A hard-to-find blue American Historical Staffordshire Teapot with a view of the Boston State House by John Rogers & Son, c. 1830. The transfer on the teapot shows the State House on Beacon Hill with cows in the foreground (you have to wonder when the last time there were 3 head of cattle on the Boston Common!). The teapot has a tidy floral border. It is impressed Rogers (tiny, faint impression), and the only other mark is a printed `7'. The teapot is 5 ½" tall and about 8 ¾" from handle to spout. Both the handle and the spout have transfer decoration.
The teapot has very good medium blue color and a nice crisp transfer (not always the case with this pattern). The teapot displays as if perfect, and is very clean, but it has had some very well done professional restoration (by probably the best restorer in New England): the finial has been re-attached, some nibbles around the tip of the spout have been corrected, and an invisible repair has been made to a hairline crack around one side of the teapot (toward the bottom on the right side).

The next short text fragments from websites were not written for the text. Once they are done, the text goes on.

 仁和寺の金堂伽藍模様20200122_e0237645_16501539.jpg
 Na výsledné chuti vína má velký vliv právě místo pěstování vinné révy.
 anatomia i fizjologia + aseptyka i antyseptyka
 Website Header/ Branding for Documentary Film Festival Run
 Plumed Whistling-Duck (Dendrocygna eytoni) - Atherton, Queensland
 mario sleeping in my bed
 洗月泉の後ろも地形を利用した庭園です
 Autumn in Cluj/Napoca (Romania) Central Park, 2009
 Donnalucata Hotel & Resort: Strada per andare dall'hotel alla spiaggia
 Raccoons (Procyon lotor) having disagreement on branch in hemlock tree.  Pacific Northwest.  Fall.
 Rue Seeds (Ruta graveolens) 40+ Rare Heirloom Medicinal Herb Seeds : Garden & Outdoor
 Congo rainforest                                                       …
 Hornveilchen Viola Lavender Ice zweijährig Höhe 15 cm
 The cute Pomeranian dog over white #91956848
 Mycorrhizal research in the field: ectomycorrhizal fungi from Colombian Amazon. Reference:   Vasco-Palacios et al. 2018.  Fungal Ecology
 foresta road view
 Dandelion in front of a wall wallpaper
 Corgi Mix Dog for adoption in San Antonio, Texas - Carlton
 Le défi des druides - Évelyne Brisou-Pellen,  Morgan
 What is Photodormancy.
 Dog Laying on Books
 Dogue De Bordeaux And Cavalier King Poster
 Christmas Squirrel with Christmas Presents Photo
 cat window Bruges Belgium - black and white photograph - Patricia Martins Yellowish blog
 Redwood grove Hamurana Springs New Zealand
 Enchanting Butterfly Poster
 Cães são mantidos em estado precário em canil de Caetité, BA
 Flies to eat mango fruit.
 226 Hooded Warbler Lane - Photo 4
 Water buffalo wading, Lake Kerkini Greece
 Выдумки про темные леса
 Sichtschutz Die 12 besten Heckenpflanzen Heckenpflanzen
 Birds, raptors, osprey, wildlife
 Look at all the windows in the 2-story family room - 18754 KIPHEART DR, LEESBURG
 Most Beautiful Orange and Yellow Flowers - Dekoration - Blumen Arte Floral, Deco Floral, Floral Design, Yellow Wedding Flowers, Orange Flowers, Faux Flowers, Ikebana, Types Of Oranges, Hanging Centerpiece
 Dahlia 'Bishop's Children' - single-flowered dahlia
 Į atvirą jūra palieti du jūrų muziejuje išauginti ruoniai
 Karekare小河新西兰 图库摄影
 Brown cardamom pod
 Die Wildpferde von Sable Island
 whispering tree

The work is virtually undetectable, and the teapot could pass as `fresh out of the barrel.'
The Boston State House pattern was made by several different Staffordshire Potters. Rogers made a complete dinner service, and the hollowware is hard to find. Jeffrey Snyder pictures the pattern in his book Historical Staffordshire: American Patriots and Views (p. 81), and it is item #442 in Historical Staffordshire: An Illustrated Check List by David and Linda Arman (p. 161).